J’ai pensé l’exposition, en lien étroit avec les artistes et l’équipe de la Condition Publique, comme un laboratoire où nous serions en mesure de déployer, à la hauteur des moyens que nous voudrons bien y apposer, de notre engagement pour ainsi dire, une interrogation de nos propres pratiques. Il s’agit de rendre connexes différentes propositions dans un premier temps, dont le vernissage du 18 septembre donnera un premier état du regard posé sur le monde.
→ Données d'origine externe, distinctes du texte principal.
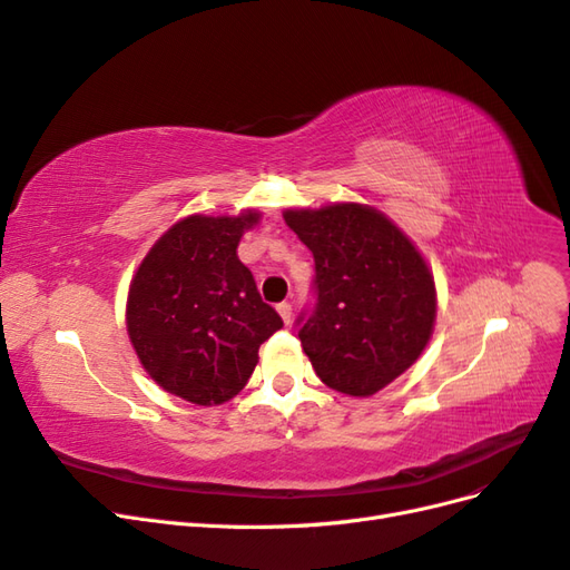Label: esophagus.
I'll list each match as a JSON object with an SVG mask.
<instances>
[{"mask_svg":"<svg viewBox=\"0 0 570 570\" xmlns=\"http://www.w3.org/2000/svg\"><path fill=\"white\" fill-rule=\"evenodd\" d=\"M275 308H278V314H281V318H283V323L287 325L289 321H292V306L287 304V302H283V304H278V306H275Z\"/></svg>","mask_w":570,"mask_h":570,"instance_id":"esophagus-1","label":"esophagus"}]
</instances>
Puis des artistes en résidence de création au sein même de la Condition Publique, Chloé Schuitten, Rodolphe Collange, Clémentine Carsberg, Grégory Grincourt, François Lewyllie et moi même viendront collectivement bouleverser l’ordre des choses, comme un second souffle, repensant la mise en scène de l’espace, et questionnant à nouveau ce que nous donnons à voir, et ce que le spectateur veut bien y prendre. Cette seconde étape de l’exposition sera visible à partir du 22 octobre.
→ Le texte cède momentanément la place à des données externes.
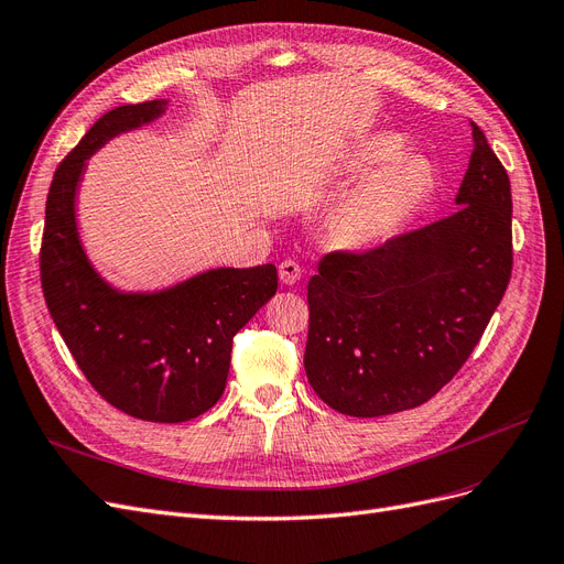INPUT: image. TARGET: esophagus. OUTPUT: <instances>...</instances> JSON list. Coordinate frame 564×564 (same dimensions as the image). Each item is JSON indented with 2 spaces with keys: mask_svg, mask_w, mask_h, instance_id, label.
Listing matches in <instances>:
<instances>
[{
  "mask_svg": "<svg viewBox=\"0 0 564 564\" xmlns=\"http://www.w3.org/2000/svg\"><path fill=\"white\" fill-rule=\"evenodd\" d=\"M301 275H303V270L296 261H282L280 263V280L284 284H296L301 280Z\"/></svg>",
  "mask_w": 564,
  "mask_h": 564,
  "instance_id": "obj_1",
  "label": "esophagus"
}]
</instances>
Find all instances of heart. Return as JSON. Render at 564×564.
Listing matches in <instances>:
<instances>
[{"instance_id": "obj_1", "label": "heart", "mask_w": 564, "mask_h": 564, "mask_svg": "<svg viewBox=\"0 0 564 564\" xmlns=\"http://www.w3.org/2000/svg\"><path fill=\"white\" fill-rule=\"evenodd\" d=\"M404 148L398 133H377L355 150L350 172L362 176L381 163L340 199L329 230L340 247L362 249L383 242L412 216L431 191V169L421 158H399Z\"/></svg>"}]
</instances>
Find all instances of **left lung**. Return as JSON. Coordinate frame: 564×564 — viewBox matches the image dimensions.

Qui est Pascal Marquilly ?
Auteur, metteur en scène, plasticien, réalisateur, Pascal Marquilly porte un travail artistique transdisciplinaire intégrant activement toutes les composantes de l’image dans ses créations. Celles-ci sont le support d’une mise en scène se confrontant à la réalité sociale et politique contemporaine. Il emprunte selon les contextes différentes voies disciplinaires, associant l’acte créatif à une métamorphose esthétique permanente. Sa démarche interroge les mécanismes de la représentation, intègre la participation des publics et leur appréhension d’une œuvre, questionne l’idée du commun. Il confronte régulièrement sa démarche à d’autres par de nombreuses collaborations.
Qu’est-ce que l'exposition Ibant Obscuri ?
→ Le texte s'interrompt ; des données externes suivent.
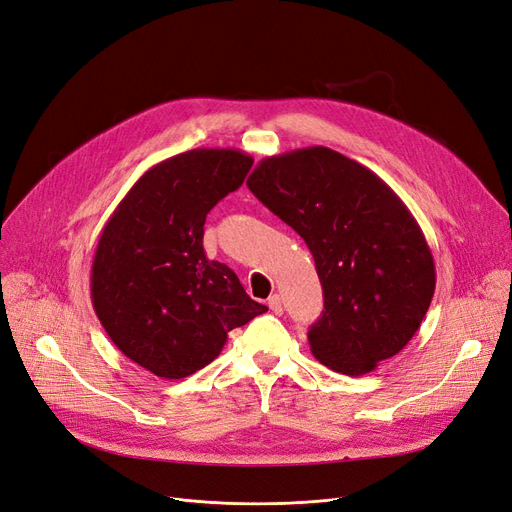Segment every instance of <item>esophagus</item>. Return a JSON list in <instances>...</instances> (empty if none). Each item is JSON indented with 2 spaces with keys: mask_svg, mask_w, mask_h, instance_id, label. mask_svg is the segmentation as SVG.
Masks as SVG:
<instances>
[{
  "mask_svg": "<svg viewBox=\"0 0 512 512\" xmlns=\"http://www.w3.org/2000/svg\"><path fill=\"white\" fill-rule=\"evenodd\" d=\"M267 307H270L276 315H282V311H284V307H282V299H280V294H274V297H270V301H267Z\"/></svg>",
  "mask_w": 512,
  "mask_h": 512,
  "instance_id": "esophagus-1",
  "label": "esophagus"
}]
</instances>
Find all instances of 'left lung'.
Returning <instances> with one entry per match:
<instances>
[{
    "instance_id": "8db88e82",
    "label": "left lung",
    "mask_w": 512,
    "mask_h": 512,
    "mask_svg": "<svg viewBox=\"0 0 512 512\" xmlns=\"http://www.w3.org/2000/svg\"><path fill=\"white\" fill-rule=\"evenodd\" d=\"M251 193L307 242L324 288L309 330L313 357L365 375L419 330L436 265L413 213L369 168L328 147L265 157Z\"/></svg>"
}]
</instances>
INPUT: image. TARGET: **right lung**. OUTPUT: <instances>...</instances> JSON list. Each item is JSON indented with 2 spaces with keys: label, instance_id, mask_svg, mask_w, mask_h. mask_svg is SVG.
<instances>
[{
  "label": "right lung",
  "instance_id": "right-lung-1",
  "mask_svg": "<svg viewBox=\"0 0 512 512\" xmlns=\"http://www.w3.org/2000/svg\"><path fill=\"white\" fill-rule=\"evenodd\" d=\"M253 157L193 149L159 161L107 220L91 301L107 336L157 378L180 380L222 353L228 332L267 311L226 263L207 259V213L245 182Z\"/></svg>",
  "mask_w": 512,
  "mask_h": 512
}]
</instances>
Rempli de doutes, errant en Méditerranée depuis la chute de Troie, Enée suit la Sibylle aux Enfers où son père Anchise l’éclairera sur sa destinée : lui et sa descendance fonderont Albe, future Rome, et sa lignée comptera autant d’hommes illustres que Pompée, Jules César et Auguste. Inspiré du mythe romain, le Groupe A – Coopérative culturelle propose une exposition-recherche en deux temps. Une dizaine d’artistes dresse alors un portrait intime de la crise, des crises, au cœur desquelles il faut plonger pour dessiner les possibles du « monde d’après ». Cinq artistes invités par le Groupe A – Coopérative culturelle s’installent du 18 septembre au 22 octobre en résidence dans l’exposition et dans la Condition Publique pour en proposer une actualisation un mois après. A partir du 22 octobre, date de sortie de résidence et de vernissage du temps 2, l’exposition tentera de nous mettre en perspective avec notre devenir et posera la question du commun.
Groupe A – Coopérative culturelle a pour but d’accompagner la création de toutes formes artistiques transdisciplinaires ancrées dans la réalité sociale et politique contemporaine et les démarches d’artistes œuvrant dans ces domaines, de la création de l’œuvre à sa production et sa diffusion.